However, gastrointestinal pathologists can encounter vasculitis manifesting in the gastrointestinal tract (GIT) ab initio, and as such should be aware of the major causes and manifestations of primary vasculitis presenting in the GIT.
Thus, the purpose of this overview is to highlight the common and/or selected vasculitides that the practising gastrointestinal (GI) pathologist is likely to encounter and provide an approach to reaching a working diagnosis, if not a definitive diagnosis. Only the pertinent, salient clinicopathological features with a strong bias to the GIT will be highlighted to allow the practising GI pathologist a framework on which to build a definitive diagnosis.
Clinical information, basic stains and handling of specimens
In general, the specimen is sent for pathological evaluation without a history of vasculitis, especially if the patient does not have a clinical history of systemic vasculitis. In other words, the vasculitis of the GIT may be the sentinel lesion of systemic vasculitis, or the GIT vasculitis may be the only manifestation of vasculitis. In spite of this, the clinical history is of paramount importance in correlating the vasculitis and potential causes. The clinical history should include anything that could allude to a systemic vasculitis such as renal function, lung symptoms, serum immunoglobulin profile, tissue immune complex status (if known) and details of the patient's drug history. It is worth remembering that vasculitis is frequently a systemic, multiorgan disease with overlapping clinical and pathological features.
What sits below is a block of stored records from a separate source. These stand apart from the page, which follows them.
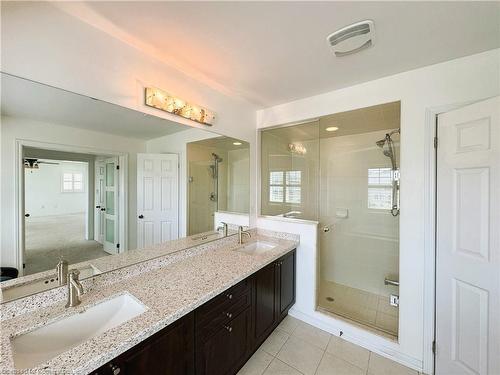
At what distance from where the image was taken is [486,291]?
1.35m

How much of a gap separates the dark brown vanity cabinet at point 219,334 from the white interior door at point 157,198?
75 cm

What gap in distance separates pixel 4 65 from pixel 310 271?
270 centimetres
The cut up or grossing of the specimen ab initio should be routine and per standard protocols for ischaemic bowel disease or haemorrhagic infarcted bowel if these were the presenting features. If a clinical history of vasculitis with bowel involvement is known at the time of initial dissection, then more liberal sampling of the mesentery and its vessels should be undertaken. More often than not, in the absence of a pertinent clinical history, extra sections will be taken after initial screening of the case and a light microscopic suspicion of vasculitis on the part of the pathologist. Either way, there should be extensive sampling of more viable bowel and/or mesentery to ensure that there is unequivocal vasculitis present.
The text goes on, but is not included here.